I vincitori di quest’anno hanno trasformato le nostre idee sul cosmo. Mentre le scoperte teoriche di James Peebles hanno contribuito alla nostra comprensione di come si sia evoluto l’universo dopo il Big Bang, Michel Mayor e Didier Queloz hanno esplorato i nostri “vicinati” cosmici. Le loro scoperte hanno per sempre cambiato la nostra concezione del mondo.

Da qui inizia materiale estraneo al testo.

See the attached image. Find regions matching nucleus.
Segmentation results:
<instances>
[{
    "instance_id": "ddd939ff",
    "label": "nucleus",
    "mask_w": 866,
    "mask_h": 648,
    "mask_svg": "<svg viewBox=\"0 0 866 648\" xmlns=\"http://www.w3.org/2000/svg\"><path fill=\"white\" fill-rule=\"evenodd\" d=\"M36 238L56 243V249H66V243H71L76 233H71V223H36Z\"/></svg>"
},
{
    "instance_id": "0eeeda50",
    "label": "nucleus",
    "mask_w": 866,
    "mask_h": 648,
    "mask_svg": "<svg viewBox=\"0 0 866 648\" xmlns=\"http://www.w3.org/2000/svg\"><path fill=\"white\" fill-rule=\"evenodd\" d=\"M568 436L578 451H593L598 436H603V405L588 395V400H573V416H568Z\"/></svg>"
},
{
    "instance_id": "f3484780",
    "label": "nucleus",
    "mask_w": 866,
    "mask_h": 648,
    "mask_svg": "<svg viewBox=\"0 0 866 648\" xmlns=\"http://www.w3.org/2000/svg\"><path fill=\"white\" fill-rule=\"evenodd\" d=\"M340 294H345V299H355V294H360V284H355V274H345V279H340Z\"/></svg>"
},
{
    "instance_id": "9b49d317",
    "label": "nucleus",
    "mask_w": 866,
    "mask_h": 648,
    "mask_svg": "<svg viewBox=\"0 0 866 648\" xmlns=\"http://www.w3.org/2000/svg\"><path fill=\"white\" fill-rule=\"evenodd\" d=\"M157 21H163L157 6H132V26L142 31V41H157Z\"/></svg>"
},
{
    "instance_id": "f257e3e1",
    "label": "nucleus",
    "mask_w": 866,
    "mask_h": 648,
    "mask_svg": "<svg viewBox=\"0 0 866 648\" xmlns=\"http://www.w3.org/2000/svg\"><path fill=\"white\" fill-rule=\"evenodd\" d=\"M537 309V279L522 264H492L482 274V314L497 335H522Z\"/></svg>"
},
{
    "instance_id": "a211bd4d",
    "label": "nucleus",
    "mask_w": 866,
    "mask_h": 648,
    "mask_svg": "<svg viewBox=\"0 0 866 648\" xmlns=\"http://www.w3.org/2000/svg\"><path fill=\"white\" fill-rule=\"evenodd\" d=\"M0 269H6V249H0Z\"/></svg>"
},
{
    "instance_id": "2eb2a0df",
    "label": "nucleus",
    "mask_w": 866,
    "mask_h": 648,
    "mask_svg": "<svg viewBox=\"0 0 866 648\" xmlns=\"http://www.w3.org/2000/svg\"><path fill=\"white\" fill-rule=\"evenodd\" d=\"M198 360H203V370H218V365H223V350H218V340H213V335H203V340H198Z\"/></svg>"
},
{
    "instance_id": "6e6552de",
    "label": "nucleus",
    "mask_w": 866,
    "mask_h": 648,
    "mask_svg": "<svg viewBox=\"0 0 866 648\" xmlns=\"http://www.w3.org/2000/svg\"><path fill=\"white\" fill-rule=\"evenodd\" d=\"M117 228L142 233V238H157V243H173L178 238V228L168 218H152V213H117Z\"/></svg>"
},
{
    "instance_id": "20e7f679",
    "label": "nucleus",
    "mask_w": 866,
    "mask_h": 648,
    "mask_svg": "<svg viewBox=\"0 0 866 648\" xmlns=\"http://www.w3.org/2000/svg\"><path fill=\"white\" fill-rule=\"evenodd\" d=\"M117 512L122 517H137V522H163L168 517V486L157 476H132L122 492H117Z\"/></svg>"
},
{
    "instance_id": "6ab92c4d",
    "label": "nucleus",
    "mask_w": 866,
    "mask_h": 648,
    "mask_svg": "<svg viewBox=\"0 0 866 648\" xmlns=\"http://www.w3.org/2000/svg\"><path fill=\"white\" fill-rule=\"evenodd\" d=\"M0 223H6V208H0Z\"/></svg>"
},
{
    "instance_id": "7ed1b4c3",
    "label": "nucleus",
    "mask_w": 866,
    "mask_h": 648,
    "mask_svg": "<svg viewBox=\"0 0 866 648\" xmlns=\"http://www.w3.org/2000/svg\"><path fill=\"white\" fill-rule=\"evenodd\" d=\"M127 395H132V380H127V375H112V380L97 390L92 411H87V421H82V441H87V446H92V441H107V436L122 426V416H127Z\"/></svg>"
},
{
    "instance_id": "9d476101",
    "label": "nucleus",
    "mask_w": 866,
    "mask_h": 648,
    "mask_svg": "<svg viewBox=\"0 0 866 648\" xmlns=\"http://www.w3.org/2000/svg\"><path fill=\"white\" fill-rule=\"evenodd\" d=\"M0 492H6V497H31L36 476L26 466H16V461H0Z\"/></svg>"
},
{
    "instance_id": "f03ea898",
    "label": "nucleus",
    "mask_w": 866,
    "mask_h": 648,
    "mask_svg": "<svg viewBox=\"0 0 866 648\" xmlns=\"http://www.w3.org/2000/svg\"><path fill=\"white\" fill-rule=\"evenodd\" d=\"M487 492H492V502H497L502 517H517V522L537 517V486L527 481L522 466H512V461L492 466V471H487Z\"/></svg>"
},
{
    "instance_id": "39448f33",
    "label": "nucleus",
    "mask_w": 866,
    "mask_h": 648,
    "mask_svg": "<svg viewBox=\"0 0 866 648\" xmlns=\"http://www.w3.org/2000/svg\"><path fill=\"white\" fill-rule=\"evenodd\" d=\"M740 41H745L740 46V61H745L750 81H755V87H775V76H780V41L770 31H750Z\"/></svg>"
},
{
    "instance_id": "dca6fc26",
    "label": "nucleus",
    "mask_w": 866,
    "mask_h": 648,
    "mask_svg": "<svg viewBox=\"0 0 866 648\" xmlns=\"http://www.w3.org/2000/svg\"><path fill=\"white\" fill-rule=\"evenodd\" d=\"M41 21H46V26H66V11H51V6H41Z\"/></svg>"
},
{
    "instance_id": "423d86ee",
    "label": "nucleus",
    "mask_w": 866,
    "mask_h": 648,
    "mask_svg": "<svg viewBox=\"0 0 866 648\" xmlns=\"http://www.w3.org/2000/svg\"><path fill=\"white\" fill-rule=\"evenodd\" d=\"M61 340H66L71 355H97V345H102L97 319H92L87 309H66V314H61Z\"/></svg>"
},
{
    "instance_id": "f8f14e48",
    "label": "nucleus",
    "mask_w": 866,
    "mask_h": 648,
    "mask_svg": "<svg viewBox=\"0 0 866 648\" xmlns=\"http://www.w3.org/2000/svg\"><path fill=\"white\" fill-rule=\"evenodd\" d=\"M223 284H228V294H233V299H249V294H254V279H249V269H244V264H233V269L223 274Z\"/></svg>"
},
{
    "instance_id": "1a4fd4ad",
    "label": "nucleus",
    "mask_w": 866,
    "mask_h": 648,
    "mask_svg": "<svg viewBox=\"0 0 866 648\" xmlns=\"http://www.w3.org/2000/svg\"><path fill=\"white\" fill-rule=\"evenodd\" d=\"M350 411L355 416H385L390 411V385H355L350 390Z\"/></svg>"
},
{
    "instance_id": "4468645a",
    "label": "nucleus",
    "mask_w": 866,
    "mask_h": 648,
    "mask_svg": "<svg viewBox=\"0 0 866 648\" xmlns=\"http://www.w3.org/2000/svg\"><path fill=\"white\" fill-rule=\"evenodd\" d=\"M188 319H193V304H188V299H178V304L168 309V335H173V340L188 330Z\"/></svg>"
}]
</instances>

«Un risultato grandioso che testimonia l’importanza dell’astrofisica moderna e il suo valore strategico per il futuro dell’umanità», commenta il presidente dell’Istituto nazionale di astrofisica Nichi D’Amico. «Si tratta di temi che riguardano l’attività del nostro Ente, e in cui siamo in prima linea sul fronte internazionale. In particolare lo studio degli esopianeti e la ricerca di tracce di vita in altri mondi vede alcuni dei nostri telescopi, come il Telescopio nazionale Galileo, il Large Binocular Telescope e, in futuro, l’Extremely Large Telescope, protagonisti in questo settore. Siamo coinvolti in importanti missioni spaziali pensate proprio per lo studio degli esopianeti, come Ariel, Cheops e Plato. E sempre dallo spazio, con la prossima missione Euclid potremo auspicabilmente dare importanti risposte a quello che resta da scoprire sulla composizione del nostro universo, ovvero su quel 95 percento che ancora non conosciamo».

Correzione del 10.10.2019: 51 Pegasi b non è il primo esopianeta scoperto in assoluto, come riportava una frase nella versione iniziale, bensì il primo scoperto in orbita attorno a una stella di tipo solare.